**INSTRUCTIONS TO FOLLOW**
Beginning with the line in which "Point trajectories" appears, transcribe each line word for word until the records end. Do not include pictures.

BEGIN

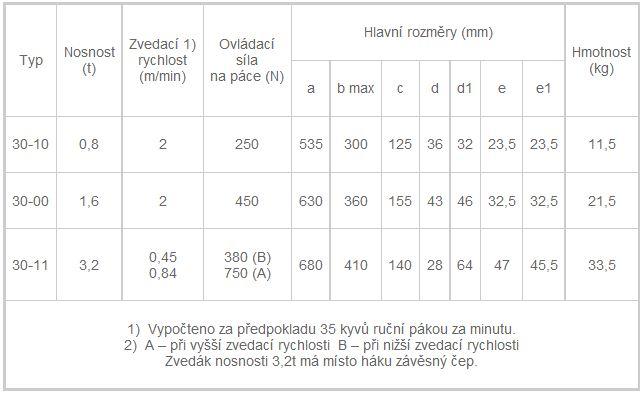 Lanový zvedák, tabulka rozměrů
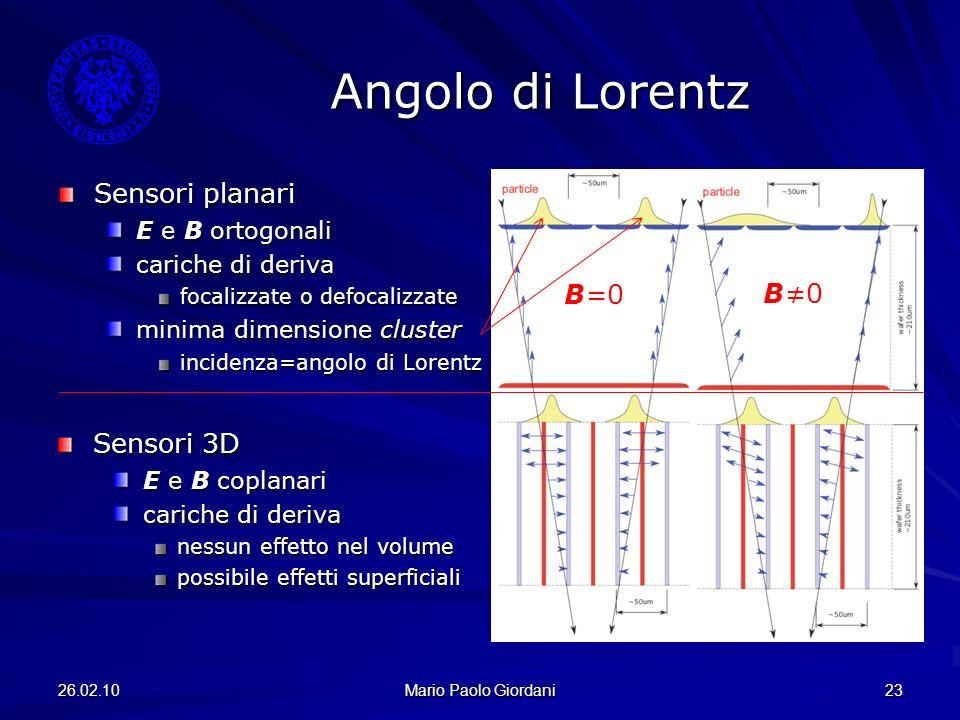 Angolo di Lorentz Sensori planari B=0 B≠0 Sensori 3D E e B ortogonali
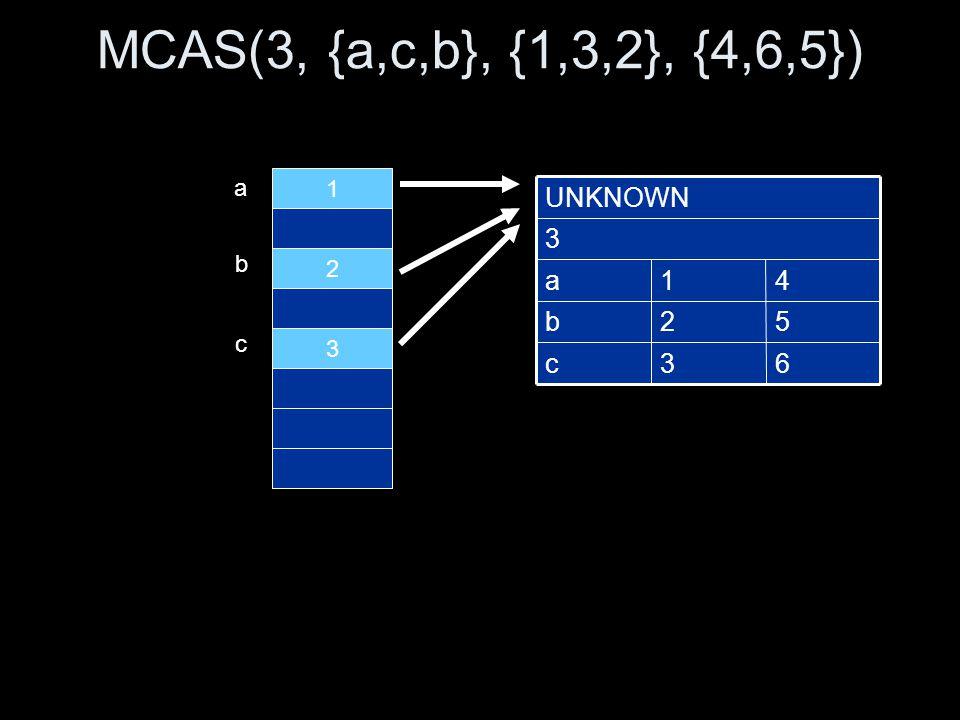 MCAS(3, {a,c,b}, {1,3,2}, {4,6,5}) 1 2 3 63c 52b 41a 3 UNKNOWN a b c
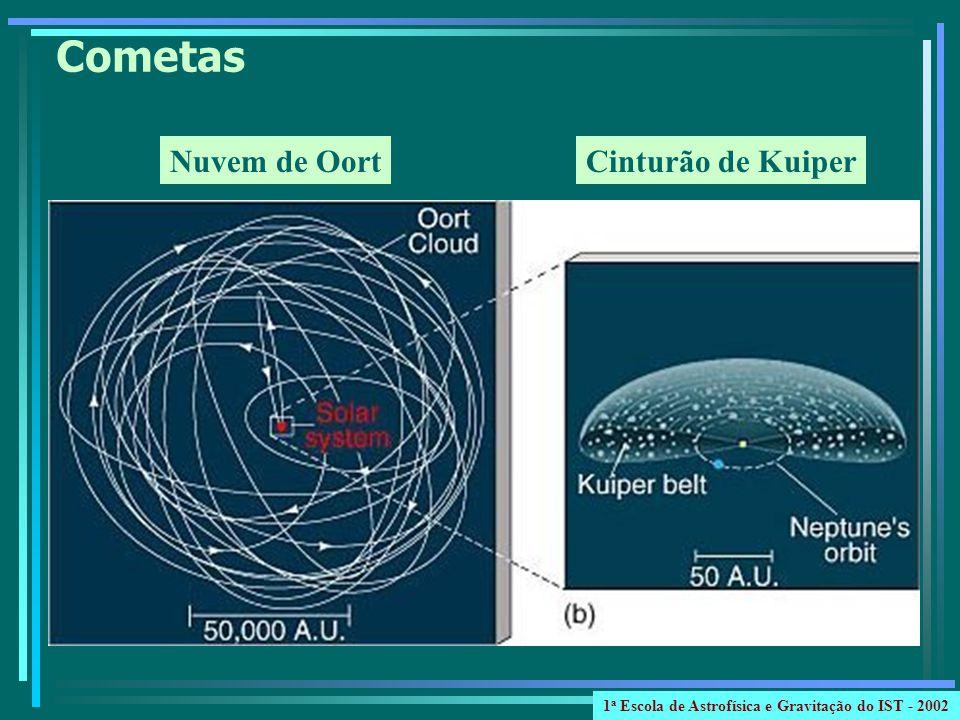 Nuvem de Oort Cometas Cinturão de Kuiper 1 a Escola de Astrofísica e Gravitação do IST - 2002
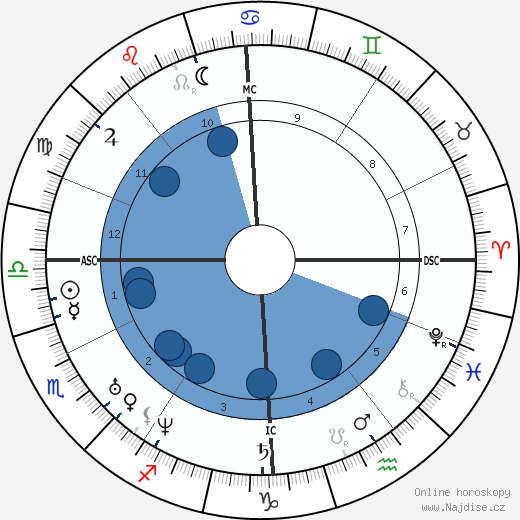 Georg Büchner wikipedie, horoscope, astrology, instagram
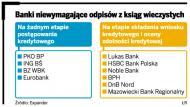 Banki same sprawdzają <strong>bazę</strong> <strong>ksiąg</strong> <strong>wieczystych</strong>
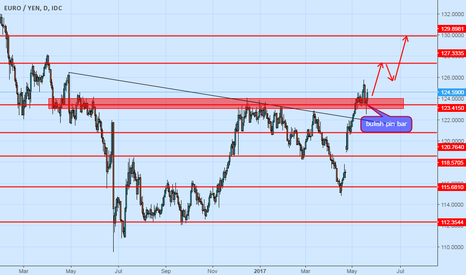EURJPY: Eurjpy continue buy trend make a bulish pin bar on key level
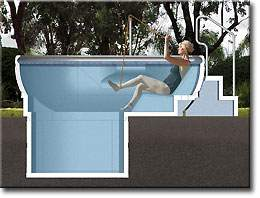 Maine Aquatic Physical Therapy Pool Rental Hydrotherapy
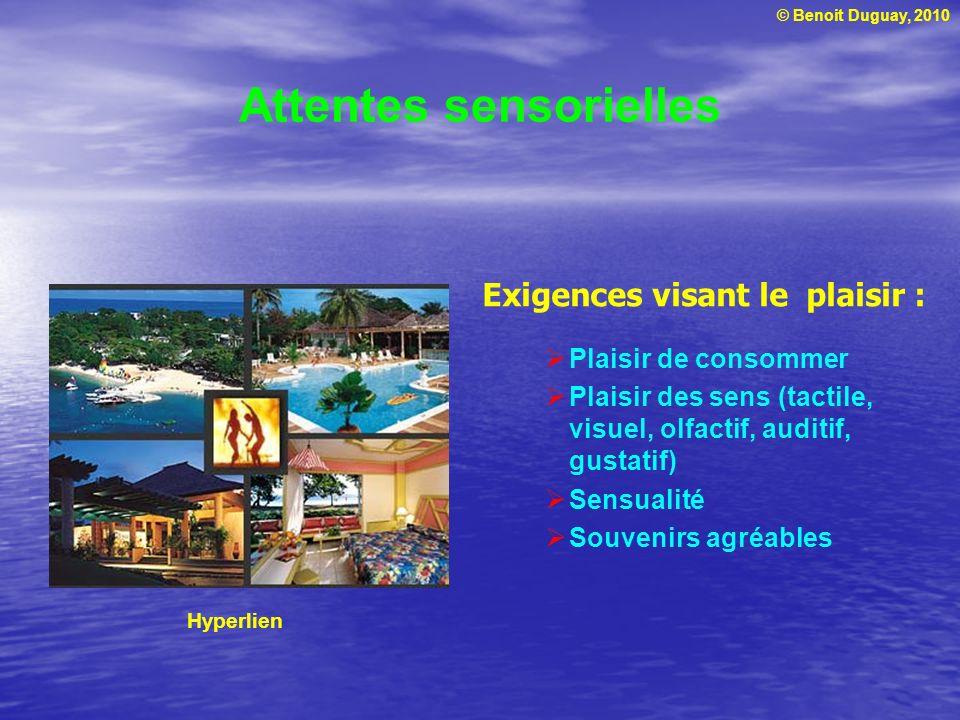 © Benoit Duguay, 2010 Attentes financières Prix le plus bas Prix VS service Prix VS qualité Prix VS image Hyperlien Exigences visant le prix :
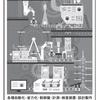 各種自動化・省力化・制御盤・計測・検査装置の設計製作の画像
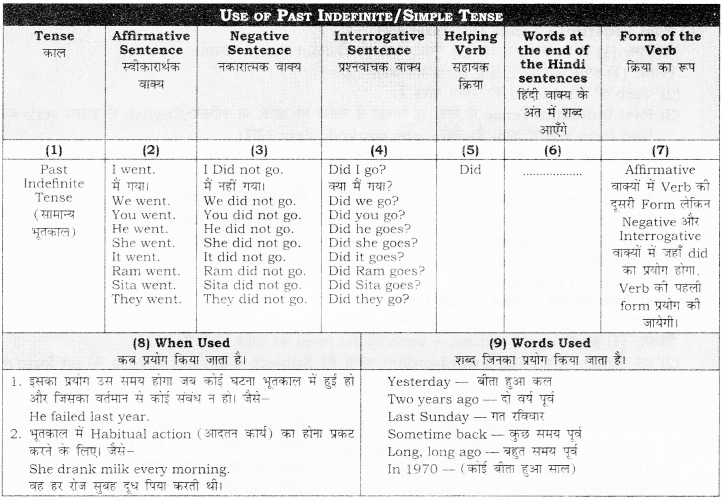 RBSE Class 10 English Grammar Past Tense image 1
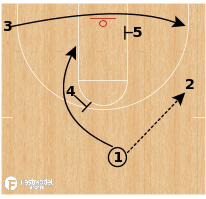 Basketball Play - Virginia - Mover Blocker (Turnout)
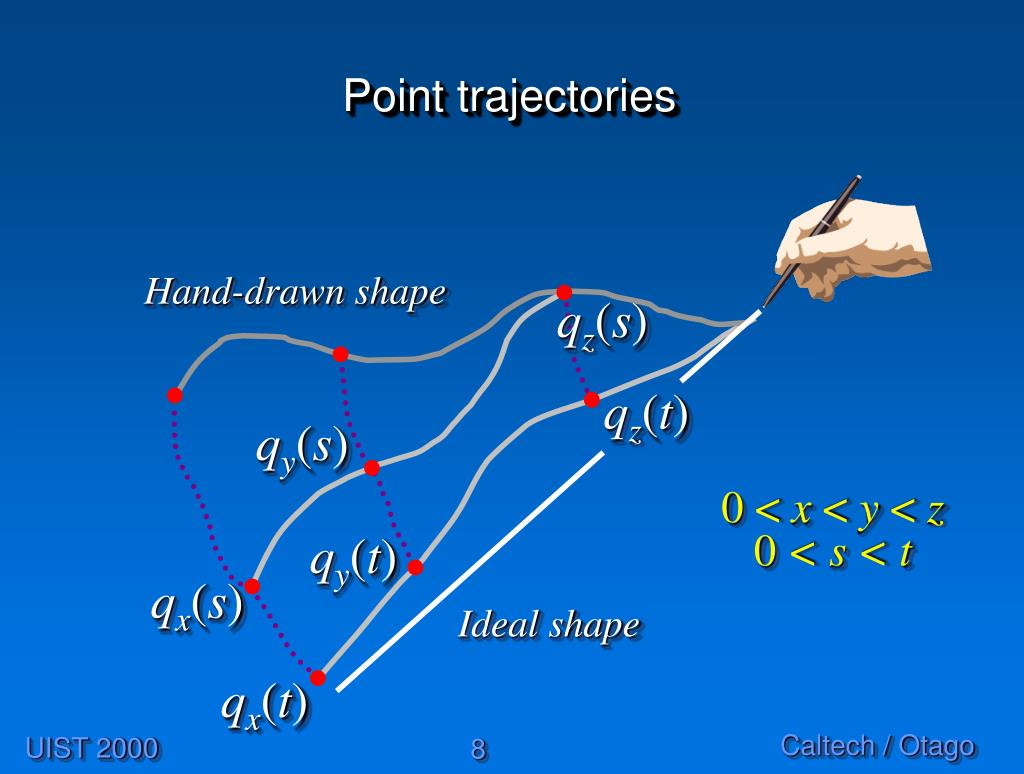 Point trajectories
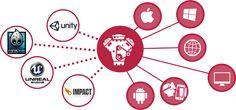 15 Best Cross Platform Mobile Development Tools
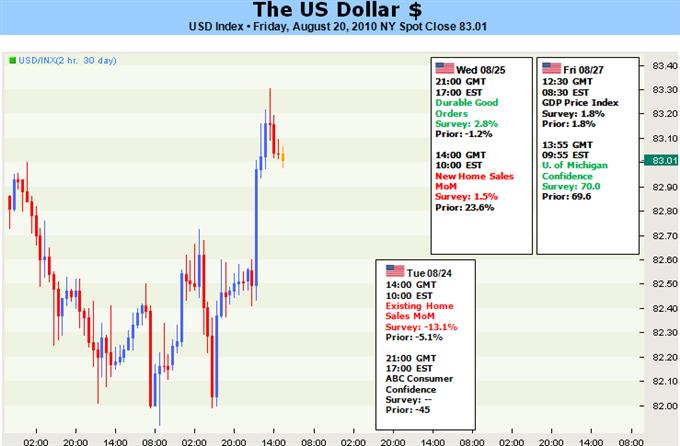 usd_body_US_Dollar_on_the_Verge_of_Rally_as_Sentiment_Threatens_Collapse_description_Picture_3.png, الدولار الأميركي: الدولار الأميركي على شفير تسجيل تسارع صعودي على الرغم من تدهور الاتّجاه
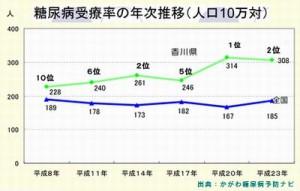 糖尿病ワースト1の香川県が行った糖尿病予防策とは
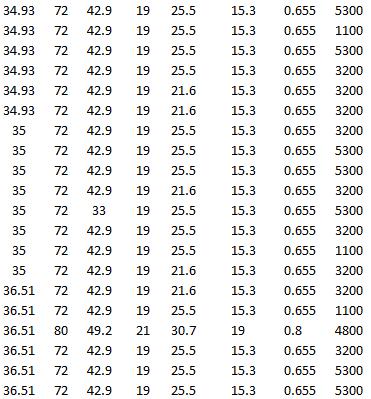 SKF E2.YAR 208-107-2F, SKF YAR 207-107-2RF/VE495, SKF E2.YAR 207-107-2F, SKF YAR 207-107-2F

END

**TASK SOLUTION**
 Point trajectories
 15 Best Cross Platform Mobile Development Tools
 usd_body_US_Dollar_on_the_Verge_of_Rally_as_Sentiment_Threatens_Collapse_description_Picture_3.png, الدولار الأميركي: الدولار الأميركي على شفير تسجيل تسارع صعودي على الرغم من تدهور الاتّجاه
 糖尿病ワースト1の香川県が行った糖尿病予防策とは
 SKF E2.YAR 208-107-2F, SKF YAR 207-107-2RF/VE495, SKF E2.YAR 207-107-2F, SKF YAR 207-107-2F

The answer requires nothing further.